• _Excerpted passage_

# BBC's Top 100 British sitcoms



## Arthur_Vandelay

Recently the BBC released the results of its poll to find Britain's best sitcom.
Here is the top ten:
1. Only Fools and Horses
2. Blackadder
3. Vicar of Dibley
4. Dad's Army
5. Fawlty Towers
6. Yes, Minister
7. Porridge
8. Open All Hours
9. The Good Life
10. One Foot in the Grave

and here are numbers 11-100.

What do you think of the BBC results? What would be in your list of Top 5 British sitcoms?

(Personally, I think it a travesty that Fawlty Towers isn't number one. And what about The Young Ones? The Office? Are You Being Served? Some Mothers Do 'Ave 'Em?)


----------



## Ithrynluin

What? No _AbFab_ and _'Allo, 'Allo_ in the Top Ten? And _You Rang M'lord? _isn't even on the list! A travesty!

Long live Dawn French and Jennifer Saunders!


----------



## Niniel

I don't know all of them, but my fav is still Blackadder. Also fun are The Young Ones, Bottom, Dad's Army, 'Allo 'Allo, Keeping up appearances, and Fawlty Towers.

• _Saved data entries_
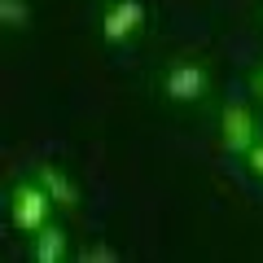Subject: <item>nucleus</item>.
I'll list each match as a JSON object with an SVG mask.
<instances>
[{
  "label": "nucleus",
  "instance_id": "1",
  "mask_svg": "<svg viewBox=\"0 0 263 263\" xmlns=\"http://www.w3.org/2000/svg\"><path fill=\"white\" fill-rule=\"evenodd\" d=\"M53 206H57V202L44 193L40 180L13 189V224H18L22 233H40V228L48 224V211H53Z\"/></svg>",
  "mask_w": 263,
  "mask_h": 263
},
{
  "label": "nucleus",
  "instance_id": "2",
  "mask_svg": "<svg viewBox=\"0 0 263 263\" xmlns=\"http://www.w3.org/2000/svg\"><path fill=\"white\" fill-rule=\"evenodd\" d=\"M167 97L171 101H180V105H189V101H202L206 97V70L197 62H176L167 70Z\"/></svg>",
  "mask_w": 263,
  "mask_h": 263
},
{
  "label": "nucleus",
  "instance_id": "3",
  "mask_svg": "<svg viewBox=\"0 0 263 263\" xmlns=\"http://www.w3.org/2000/svg\"><path fill=\"white\" fill-rule=\"evenodd\" d=\"M219 127H224V149H233V154H250L259 145L254 141V114L246 105H228Z\"/></svg>",
  "mask_w": 263,
  "mask_h": 263
},
{
  "label": "nucleus",
  "instance_id": "4",
  "mask_svg": "<svg viewBox=\"0 0 263 263\" xmlns=\"http://www.w3.org/2000/svg\"><path fill=\"white\" fill-rule=\"evenodd\" d=\"M145 22V9H141V0H119L110 13H105L101 22V35L110 40V44H123V40H132L136 31H141Z\"/></svg>",
  "mask_w": 263,
  "mask_h": 263
},
{
  "label": "nucleus",
  "instance_id": "5",
  "mask_svg": "<svg viewBox=\"0 0 263 263\" xmlns=\"http://www.w3.org/2000/svg\"><path fill=\"white\" fill-rule=\"evenodd\" d=\"M35 180L44 184V193L53 197L62 211H75V206H79V189L70 184V176H66L62 167H40V171H35Z\"/></svg>",
  "mask_w": 263,
  "mask_h": 263
},
{
  "label": "nucleus",
  "instance_id": "6",
  "mask_svg": "<svg viewBox=\"0 0 263 263\" xmlns=\"http://www.w3.org/2000/svg\"><path fill=\"white\" fill-rule=\"evenodd\" d=\"M35 259L40 263H62L66 259V233L62 228H40V237H35Z\"/></svg>",
  "mask_w": 263,
  "mask_h": 263
},
{
  "label": "nucleus",
  "instance_id": "7",
  "mask_svg": "<svg viewBox=\"0 0 263 263\" xmlns=\"http://www.w3.org/2000/svg\"><path fill=\"white\" fill-rule=\"evenodd\" d=\"M0 22L9 31L27 27V0H0Z\"/></svg>",
  "mask_w": 263,
  "mask_h": 263
},
{
  "label": "nucleus",
  "instance_id": "8",
  "mask_svg": "<svg viewBox=\"0 0 263 263\" xmlns=\"http://www.w3.org/2000/svg\"><path fill=\"white\" fill-rule=\"evenodd\" d=\"M114 259H119V254H114L110 246H88L84 250V263H114Z\"/></svg>",
  "mask_w": 263,
  "mask_h": 263
},
{
  "label": "nucleus",
  "instance_id": "9",
  "mask_svg": "<svg viewBox=\"0 0 263 263\" xmlns=\"http://www.w3.org/2000/svg\"><path fill=\"white\" fill-rule=\"evenodd\" d=\"M246 162H250V171H254V176H263V145H254V149L246 154Z\"/></svg>",
  "mask_w": 263,
  "mask_h": 263
},
{
  "label": "nucleus",
  "instance_id": "10",
  "mask_svg": "<svg viewBox=\"0 0 263 263\" xmlns=\"http://www.w3.org/2000/svg\"><path fill=\"white\" fill-rule=\"evenodd\" d=\"M250 88H254V97H259V101H263V70H259V75H254V84H250Z\"/></svg>",
  "mask_w": 263,
  "mask_h": 263
}]
</instances>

• _Stated task_
Duplicate everything in the sitcom poll thread from "Here is the" down to "are numbers 11-100.".

• _Exercise solution_
Here is the top ten:
1. Only Fools and Horses
2. Blackadder
3. Vicar of Dibley
4. Dad's Army
5. Fawlty Towers
6. Yes, Minister
7. Porridge
8. Open All Hours
9. The Good Life
10. One Foot in the Grave

and here are numbers 11-100.